The main issue with this idiom is weg. The Latin cognate, via, had similar meanings with the Anglo-Saxon dialects as indicating a route, road or means. But it is clear that in at least some Anglo-Saxon dialects weg had taken on usage distinct from simple known definitions.
Those A-S dialects had a term for "always", simble and other similar words. Obviously this is a cognate with the Latin semper. Latin and the Romance Languages retained semper, but simble seems lost in current English.
Why "all ways" survives today and simble has been lost is a question I cannot answer. But this is no isolated language incident. We have almost and already among others with similar construction. These "single word idioms" were codified when Anglo-Norse and Anglo-Norman were merging to form the language we know today. One can guess that intercommunication played a part in why always survives. But I cannot point to a mechanism that caused that.

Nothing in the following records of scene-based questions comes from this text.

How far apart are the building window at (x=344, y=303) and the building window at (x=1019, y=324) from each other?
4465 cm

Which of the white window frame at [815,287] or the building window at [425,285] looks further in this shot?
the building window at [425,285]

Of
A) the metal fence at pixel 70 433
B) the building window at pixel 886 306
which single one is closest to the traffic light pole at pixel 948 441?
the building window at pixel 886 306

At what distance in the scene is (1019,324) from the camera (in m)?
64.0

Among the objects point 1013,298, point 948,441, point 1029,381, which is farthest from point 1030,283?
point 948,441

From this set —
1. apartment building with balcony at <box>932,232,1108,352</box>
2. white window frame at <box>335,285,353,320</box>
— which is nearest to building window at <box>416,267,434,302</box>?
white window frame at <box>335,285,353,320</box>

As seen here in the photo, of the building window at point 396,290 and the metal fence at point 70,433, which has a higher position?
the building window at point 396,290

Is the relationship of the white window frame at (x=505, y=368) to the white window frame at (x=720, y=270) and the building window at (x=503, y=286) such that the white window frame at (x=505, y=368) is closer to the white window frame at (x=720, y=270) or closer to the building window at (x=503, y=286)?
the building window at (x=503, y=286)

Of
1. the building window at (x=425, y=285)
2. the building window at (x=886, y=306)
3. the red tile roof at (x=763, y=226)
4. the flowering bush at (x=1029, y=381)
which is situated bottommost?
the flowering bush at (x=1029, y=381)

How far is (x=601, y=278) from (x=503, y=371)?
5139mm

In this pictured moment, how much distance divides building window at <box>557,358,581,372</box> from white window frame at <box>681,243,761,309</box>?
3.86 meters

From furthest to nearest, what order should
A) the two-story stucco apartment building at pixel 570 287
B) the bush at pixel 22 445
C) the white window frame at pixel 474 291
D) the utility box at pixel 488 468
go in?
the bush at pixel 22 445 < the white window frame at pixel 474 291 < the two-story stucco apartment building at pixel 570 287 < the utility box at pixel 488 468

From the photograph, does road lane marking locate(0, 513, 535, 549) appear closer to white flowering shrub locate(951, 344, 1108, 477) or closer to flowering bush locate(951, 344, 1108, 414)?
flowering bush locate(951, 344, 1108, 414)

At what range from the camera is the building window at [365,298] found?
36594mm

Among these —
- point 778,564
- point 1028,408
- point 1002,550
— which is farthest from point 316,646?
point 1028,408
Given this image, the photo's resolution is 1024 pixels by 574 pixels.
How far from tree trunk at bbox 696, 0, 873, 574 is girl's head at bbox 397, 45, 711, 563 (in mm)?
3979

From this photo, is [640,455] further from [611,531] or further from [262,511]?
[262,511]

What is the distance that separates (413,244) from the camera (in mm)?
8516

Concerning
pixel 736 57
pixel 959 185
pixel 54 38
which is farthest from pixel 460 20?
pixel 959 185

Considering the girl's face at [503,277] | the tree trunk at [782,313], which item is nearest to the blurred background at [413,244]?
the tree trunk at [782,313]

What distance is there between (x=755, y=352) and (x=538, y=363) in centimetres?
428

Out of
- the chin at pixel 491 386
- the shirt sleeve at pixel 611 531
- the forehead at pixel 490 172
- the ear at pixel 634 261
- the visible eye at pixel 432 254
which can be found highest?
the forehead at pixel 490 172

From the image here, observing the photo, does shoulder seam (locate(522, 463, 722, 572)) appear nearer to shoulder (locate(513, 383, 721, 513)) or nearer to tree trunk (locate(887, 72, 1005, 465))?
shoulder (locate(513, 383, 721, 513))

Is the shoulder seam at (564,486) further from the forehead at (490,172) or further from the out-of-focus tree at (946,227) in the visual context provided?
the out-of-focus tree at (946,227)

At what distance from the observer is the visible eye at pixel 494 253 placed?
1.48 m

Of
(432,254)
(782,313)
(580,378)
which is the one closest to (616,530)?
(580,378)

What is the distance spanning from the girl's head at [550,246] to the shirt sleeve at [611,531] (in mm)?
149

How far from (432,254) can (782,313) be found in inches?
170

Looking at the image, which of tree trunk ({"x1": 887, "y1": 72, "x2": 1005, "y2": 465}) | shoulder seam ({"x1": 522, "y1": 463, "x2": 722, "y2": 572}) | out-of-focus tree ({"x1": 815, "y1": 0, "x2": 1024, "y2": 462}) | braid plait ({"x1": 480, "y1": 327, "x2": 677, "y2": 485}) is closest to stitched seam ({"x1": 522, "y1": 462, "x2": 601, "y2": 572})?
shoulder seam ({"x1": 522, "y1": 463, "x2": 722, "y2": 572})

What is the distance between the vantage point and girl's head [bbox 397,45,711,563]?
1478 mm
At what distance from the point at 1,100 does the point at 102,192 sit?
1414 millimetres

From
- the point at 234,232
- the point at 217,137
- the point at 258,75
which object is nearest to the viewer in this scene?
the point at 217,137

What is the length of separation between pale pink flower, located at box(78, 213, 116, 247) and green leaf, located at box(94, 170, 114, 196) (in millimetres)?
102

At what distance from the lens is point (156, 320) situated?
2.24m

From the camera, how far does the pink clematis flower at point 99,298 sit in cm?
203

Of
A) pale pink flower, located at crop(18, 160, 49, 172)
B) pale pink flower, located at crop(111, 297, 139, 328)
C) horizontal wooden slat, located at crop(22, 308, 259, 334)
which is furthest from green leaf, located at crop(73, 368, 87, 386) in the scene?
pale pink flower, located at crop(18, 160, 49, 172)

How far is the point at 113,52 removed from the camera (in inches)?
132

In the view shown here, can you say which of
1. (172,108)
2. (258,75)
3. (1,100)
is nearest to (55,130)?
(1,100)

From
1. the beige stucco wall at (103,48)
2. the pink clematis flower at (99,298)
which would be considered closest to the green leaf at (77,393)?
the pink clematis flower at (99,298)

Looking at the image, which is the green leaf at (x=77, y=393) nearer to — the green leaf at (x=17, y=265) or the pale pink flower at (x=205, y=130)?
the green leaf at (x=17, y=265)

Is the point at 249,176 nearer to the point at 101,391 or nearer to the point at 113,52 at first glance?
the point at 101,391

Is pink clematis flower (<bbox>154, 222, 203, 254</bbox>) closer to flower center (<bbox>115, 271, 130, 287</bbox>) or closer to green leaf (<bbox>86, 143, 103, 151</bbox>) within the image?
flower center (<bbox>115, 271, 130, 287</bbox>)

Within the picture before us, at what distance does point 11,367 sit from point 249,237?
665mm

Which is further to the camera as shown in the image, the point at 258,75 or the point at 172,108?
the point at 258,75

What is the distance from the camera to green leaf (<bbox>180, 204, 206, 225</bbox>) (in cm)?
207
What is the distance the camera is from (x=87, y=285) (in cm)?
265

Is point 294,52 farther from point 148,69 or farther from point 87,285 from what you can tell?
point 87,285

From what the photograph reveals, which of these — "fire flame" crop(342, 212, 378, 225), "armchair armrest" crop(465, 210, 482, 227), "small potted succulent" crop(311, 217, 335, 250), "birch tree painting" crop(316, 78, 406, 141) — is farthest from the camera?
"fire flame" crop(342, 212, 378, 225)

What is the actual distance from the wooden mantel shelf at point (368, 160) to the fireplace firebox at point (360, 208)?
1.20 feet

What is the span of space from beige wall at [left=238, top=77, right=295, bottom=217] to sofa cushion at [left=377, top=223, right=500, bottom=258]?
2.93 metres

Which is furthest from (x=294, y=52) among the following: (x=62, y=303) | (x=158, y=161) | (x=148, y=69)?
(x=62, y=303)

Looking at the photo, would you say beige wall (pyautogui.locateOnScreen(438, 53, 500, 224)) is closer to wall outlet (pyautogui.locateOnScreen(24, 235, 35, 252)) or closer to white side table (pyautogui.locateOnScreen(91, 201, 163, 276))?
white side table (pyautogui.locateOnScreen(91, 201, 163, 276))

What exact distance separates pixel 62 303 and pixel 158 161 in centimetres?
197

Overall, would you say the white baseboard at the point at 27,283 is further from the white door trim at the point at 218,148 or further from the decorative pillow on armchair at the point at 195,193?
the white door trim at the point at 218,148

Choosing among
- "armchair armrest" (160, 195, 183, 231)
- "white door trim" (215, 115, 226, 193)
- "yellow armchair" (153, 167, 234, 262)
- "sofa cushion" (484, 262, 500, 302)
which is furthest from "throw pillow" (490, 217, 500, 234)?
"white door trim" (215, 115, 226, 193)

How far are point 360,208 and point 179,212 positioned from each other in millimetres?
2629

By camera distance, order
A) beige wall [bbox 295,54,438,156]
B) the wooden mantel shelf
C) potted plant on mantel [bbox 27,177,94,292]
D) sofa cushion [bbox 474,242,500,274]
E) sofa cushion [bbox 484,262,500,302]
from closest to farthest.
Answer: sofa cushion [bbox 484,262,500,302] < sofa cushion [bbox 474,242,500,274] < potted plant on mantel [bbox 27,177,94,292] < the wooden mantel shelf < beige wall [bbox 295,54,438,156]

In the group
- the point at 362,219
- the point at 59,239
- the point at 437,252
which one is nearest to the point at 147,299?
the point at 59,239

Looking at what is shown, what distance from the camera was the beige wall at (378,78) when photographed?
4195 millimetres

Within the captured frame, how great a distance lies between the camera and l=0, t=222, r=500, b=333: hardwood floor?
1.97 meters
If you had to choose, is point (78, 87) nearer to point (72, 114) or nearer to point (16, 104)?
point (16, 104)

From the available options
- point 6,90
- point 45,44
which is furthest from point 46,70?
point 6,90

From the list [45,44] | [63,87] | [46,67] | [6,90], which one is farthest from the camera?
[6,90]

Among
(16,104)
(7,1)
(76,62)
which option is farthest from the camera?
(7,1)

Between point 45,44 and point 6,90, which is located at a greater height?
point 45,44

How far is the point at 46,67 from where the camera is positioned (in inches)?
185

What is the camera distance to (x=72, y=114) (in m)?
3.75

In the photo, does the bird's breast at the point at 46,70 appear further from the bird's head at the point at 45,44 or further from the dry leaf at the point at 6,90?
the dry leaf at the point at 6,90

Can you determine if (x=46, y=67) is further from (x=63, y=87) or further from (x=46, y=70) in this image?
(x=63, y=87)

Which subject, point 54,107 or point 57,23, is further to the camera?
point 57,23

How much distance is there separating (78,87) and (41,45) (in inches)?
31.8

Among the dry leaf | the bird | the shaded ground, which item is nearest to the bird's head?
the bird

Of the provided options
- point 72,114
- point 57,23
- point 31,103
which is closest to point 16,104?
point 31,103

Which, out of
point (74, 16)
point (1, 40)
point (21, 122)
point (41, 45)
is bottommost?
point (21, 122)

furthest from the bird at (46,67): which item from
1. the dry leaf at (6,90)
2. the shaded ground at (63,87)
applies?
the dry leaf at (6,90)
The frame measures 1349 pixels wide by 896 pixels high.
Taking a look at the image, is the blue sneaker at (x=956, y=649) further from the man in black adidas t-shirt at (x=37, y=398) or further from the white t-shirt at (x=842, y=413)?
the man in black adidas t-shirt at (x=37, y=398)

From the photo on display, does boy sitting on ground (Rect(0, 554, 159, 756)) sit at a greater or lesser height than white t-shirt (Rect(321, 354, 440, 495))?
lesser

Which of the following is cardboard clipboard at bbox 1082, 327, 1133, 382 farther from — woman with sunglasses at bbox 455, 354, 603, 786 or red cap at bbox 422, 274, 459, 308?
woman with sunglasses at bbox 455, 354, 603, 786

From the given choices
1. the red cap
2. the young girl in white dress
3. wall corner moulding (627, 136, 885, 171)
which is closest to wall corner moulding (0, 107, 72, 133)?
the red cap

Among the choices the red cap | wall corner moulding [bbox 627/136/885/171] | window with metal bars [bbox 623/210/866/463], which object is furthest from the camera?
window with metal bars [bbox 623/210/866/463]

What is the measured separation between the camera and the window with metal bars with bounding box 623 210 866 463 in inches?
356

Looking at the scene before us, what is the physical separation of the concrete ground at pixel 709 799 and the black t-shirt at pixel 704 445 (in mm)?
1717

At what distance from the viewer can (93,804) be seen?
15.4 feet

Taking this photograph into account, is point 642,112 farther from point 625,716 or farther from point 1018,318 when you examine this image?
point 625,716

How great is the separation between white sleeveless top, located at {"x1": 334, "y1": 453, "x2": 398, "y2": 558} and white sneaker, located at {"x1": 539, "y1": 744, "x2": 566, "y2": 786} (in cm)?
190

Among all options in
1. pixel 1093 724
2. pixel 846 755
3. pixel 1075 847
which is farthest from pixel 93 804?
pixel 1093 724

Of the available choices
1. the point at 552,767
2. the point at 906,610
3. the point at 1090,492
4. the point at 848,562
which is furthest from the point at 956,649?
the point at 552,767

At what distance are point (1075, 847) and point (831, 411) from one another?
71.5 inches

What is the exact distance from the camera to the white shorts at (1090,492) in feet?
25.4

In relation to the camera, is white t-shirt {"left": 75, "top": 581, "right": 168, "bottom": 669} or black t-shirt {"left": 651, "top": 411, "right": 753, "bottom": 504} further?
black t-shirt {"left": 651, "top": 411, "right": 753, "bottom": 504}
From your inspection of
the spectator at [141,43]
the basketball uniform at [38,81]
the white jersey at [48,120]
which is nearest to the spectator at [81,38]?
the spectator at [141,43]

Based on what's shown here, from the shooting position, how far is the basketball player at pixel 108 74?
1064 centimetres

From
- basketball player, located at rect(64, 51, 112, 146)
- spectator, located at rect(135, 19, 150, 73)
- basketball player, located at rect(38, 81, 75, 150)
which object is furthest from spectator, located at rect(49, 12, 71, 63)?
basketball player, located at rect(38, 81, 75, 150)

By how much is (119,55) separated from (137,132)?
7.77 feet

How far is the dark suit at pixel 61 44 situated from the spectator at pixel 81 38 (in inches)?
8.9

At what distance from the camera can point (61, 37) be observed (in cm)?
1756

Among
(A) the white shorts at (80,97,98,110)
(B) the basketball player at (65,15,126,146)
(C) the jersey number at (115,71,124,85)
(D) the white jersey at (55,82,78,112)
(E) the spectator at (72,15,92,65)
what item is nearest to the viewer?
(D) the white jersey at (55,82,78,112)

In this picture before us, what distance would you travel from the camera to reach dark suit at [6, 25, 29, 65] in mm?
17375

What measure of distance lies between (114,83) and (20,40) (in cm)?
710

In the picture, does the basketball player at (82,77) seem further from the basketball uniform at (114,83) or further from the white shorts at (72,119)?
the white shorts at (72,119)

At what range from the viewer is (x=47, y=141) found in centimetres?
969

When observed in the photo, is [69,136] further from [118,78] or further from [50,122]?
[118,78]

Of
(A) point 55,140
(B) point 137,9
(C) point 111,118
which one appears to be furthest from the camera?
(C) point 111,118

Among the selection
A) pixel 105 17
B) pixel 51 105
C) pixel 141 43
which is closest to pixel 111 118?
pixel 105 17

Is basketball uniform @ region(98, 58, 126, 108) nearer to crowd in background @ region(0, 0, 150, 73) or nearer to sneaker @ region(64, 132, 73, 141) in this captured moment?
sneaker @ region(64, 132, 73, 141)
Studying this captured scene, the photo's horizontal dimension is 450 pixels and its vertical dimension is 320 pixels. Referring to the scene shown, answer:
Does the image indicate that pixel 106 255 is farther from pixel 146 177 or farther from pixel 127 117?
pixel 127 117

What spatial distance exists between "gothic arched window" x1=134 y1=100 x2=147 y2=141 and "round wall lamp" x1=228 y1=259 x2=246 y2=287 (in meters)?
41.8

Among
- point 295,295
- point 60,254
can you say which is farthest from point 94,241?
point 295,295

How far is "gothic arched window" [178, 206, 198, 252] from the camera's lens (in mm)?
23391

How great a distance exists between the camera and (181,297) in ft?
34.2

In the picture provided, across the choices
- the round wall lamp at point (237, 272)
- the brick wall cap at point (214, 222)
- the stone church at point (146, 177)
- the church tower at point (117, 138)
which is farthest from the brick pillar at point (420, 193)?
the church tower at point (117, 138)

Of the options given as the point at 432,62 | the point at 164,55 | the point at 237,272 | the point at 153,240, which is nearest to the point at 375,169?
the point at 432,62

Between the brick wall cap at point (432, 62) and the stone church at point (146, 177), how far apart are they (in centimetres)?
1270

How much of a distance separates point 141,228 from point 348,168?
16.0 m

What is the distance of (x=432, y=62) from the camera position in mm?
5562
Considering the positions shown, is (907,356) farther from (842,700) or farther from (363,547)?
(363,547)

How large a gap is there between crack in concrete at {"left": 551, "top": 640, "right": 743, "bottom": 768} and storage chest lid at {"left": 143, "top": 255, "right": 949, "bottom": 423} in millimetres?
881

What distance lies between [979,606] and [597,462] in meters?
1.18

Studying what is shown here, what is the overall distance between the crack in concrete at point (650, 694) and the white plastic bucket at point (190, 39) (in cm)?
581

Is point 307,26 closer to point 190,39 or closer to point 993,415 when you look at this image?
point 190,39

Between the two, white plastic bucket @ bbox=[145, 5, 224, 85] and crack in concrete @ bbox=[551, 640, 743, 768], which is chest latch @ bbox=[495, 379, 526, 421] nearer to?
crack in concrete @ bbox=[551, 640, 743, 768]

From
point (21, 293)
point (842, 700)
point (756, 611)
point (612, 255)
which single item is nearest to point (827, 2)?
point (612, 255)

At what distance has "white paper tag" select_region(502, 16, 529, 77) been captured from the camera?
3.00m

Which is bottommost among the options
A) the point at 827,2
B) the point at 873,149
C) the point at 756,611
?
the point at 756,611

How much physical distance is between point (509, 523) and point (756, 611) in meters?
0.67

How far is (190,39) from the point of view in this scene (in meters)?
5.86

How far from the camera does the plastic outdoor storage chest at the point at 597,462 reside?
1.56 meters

I think it fair to say that always is good, honest English, and old in the language. What is unsatisfying is that a search for the origin of always does not meet a dead end, but a dead beginning. There is really no telling what the origin of the expression is, nor how old it is. One could guess that some grammatical function in some Northwest Germanic dialects allowed a form of "all ways" to mean the same as "always" in current English, but, now, that could only be a guess.
Solution 2:
Just an idea: in many southern German dialects, the word "oiwei"/"alleweil" still exists. Sounds very similar to and has the same meaning as "always", and it has been in wider use for centuries. It literally translates to "all whiles", which would put it in the temporal context the English word lacks.